EXERCISE —
Using the material below, write out every entry exactly.

RECORDS SUPPLIED —
-*-*-
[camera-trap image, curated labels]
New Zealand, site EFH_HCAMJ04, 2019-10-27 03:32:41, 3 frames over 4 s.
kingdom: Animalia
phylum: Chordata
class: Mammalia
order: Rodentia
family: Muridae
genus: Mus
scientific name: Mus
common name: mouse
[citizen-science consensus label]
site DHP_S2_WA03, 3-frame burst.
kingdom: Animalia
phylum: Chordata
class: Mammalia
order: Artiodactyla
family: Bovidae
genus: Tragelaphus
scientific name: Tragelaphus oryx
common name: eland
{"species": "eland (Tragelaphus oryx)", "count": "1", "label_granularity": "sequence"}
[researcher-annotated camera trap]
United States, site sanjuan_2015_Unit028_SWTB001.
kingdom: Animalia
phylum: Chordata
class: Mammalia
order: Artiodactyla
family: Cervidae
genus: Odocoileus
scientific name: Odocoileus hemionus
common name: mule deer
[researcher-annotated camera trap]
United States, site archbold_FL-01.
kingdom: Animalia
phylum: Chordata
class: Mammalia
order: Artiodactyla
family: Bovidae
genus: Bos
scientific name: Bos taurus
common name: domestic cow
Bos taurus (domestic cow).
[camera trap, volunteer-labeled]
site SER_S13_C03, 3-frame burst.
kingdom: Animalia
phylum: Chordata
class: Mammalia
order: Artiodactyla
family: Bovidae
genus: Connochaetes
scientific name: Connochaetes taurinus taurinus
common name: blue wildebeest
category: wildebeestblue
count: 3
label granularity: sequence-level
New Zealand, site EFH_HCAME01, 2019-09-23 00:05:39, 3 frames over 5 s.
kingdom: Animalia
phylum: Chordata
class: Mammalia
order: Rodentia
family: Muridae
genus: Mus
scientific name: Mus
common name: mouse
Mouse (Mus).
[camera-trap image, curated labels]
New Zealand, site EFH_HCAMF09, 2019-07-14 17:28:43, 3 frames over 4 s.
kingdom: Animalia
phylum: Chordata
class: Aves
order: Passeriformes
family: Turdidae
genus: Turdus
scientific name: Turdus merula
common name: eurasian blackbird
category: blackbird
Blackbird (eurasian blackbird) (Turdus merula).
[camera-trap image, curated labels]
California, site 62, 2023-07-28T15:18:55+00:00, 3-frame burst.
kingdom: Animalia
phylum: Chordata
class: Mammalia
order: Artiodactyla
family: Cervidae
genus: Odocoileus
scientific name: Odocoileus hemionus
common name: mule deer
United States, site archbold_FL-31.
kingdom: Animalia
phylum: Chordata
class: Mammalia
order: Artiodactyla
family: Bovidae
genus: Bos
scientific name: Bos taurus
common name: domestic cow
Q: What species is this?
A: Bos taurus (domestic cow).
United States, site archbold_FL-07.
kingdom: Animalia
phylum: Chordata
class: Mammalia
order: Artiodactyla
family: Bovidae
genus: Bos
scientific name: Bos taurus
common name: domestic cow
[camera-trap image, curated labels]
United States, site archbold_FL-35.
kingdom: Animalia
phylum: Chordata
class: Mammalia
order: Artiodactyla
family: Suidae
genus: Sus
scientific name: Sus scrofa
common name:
-*-*-
SOLUTION FOR THIS PROBLEM —
[camera-trap image, curated labels]
New Zealand, site EFH_HCAMJ04, 2019-10-27 03:32:41, 3 frames over 4 s.
kingdom: Animalia
phylum: Chordata
class: Mammalia
order: Rodentia
family: Muridae
genus: Mus
scientific name: Mus
common name: mouse
[citizen-science consensus label]
site DHP_S2_WA03, 3-frame burst.
kingdom: Animalia
phylum: Chordata
class: Mammalia
order: Artiodactyla
family: Bovidae
genus: Tragelaphus
scientific name: Tragelaphus oryx
common name: eland
{"species": "eland (Tragelaphus oryx)", "count": "1", "label_granularity": "sequence"}
[researcher-annotated camera trap]
United States, site sanjuan_2015_Unit028_SWTB001.
kingdom: Animalia
phylum: Chordata
class: Mammalia
order: Artiodactyla
family: Cervidae
genus: Odocoileus
scientific name: Odocoileus hemionus
common name: mule deer
[researcher-annotated camera trap]
United States, site archbold_FL-01.
kingdom: Animalia
phylum: Chordata
class: Mammalia
order: Artiodactyla
family: Bovidae
genus: Bos
scientific name: Bos taurus
common name: domestic cow
Bos taurus (domestic cow).
[camera trap, volunteer-labeled]
site SER_S13_C03, 3-frame burst.
kingdom: Animalia
phylum: Chordata
class: Mammalia
order: Artiodactyla
family: Bovidae
genus: Connochaetes
scientific name: Connochaetes taurinus taurinus
common name: blue wildebeest
category: wildebeestblue
count: 3
label granularity: sequence-level
New Zealand, site EFH_HCAME01, 2019-09-23 00:05:39, 3 frames over 5 s.
kingdom: Animalia
phylum: Chordata
class: Mammalia
order: Rodentia
family: Muridae
genus: Mus
scientific name: Mus
common name: mouse
Mouse (Mus).
[camera-trap image, curated labels]
New Zealand, site EFH_HCAMF09, 2019-07-14 17:28:43, 3 frames over 4 s.
kingdom: Animalia
phylum: Chordata
class: Aves
order: Passeriformes
family: Turdidae
genus: Turdus
scientific name: Turdus merula
common name: eurasian blackbird
category: blackbird
Blackbird (eurasian blackbird) (Turdus merula).
[camera-trap image, curated labels]
California, site 62, 2023-07-28T15:18:55+00:00, 3-frame burst.
kingdom: Animalia
phylum: Chordata
class: Mammalia
order: Artiodactyla
family: Cervidae
genus: Odocoileus
scientific name: Odocoileus hemionus
common name: mule deer
United States, site archbold_FL-31.
kingdom: Animalia
phylum: Chordata
class: Mammalia
order: Artiodactyla
family: Bovidae
genus: Bos
scientific name: Bos taurus
common name: domestic cow
Q: What species is this?
A: Bos taurus (domestic cow).
United States, site archbold_FL-07.
kingdom: Animalia
phylum: Chordata
class: Mammalia
order: Artiodactyla
family: Bovidae
genus: Bos
scientific name: Bos taurus
common name: domestic cow
[camera-trap image, curated labels]
United States, site archbold_FL-35.
kingdom: Animalia
phylum: Chordata
class: Mammalia
order: Artiodactyla
family: Suidae
genus: Sus
scientific name: Sus scrofa
common name:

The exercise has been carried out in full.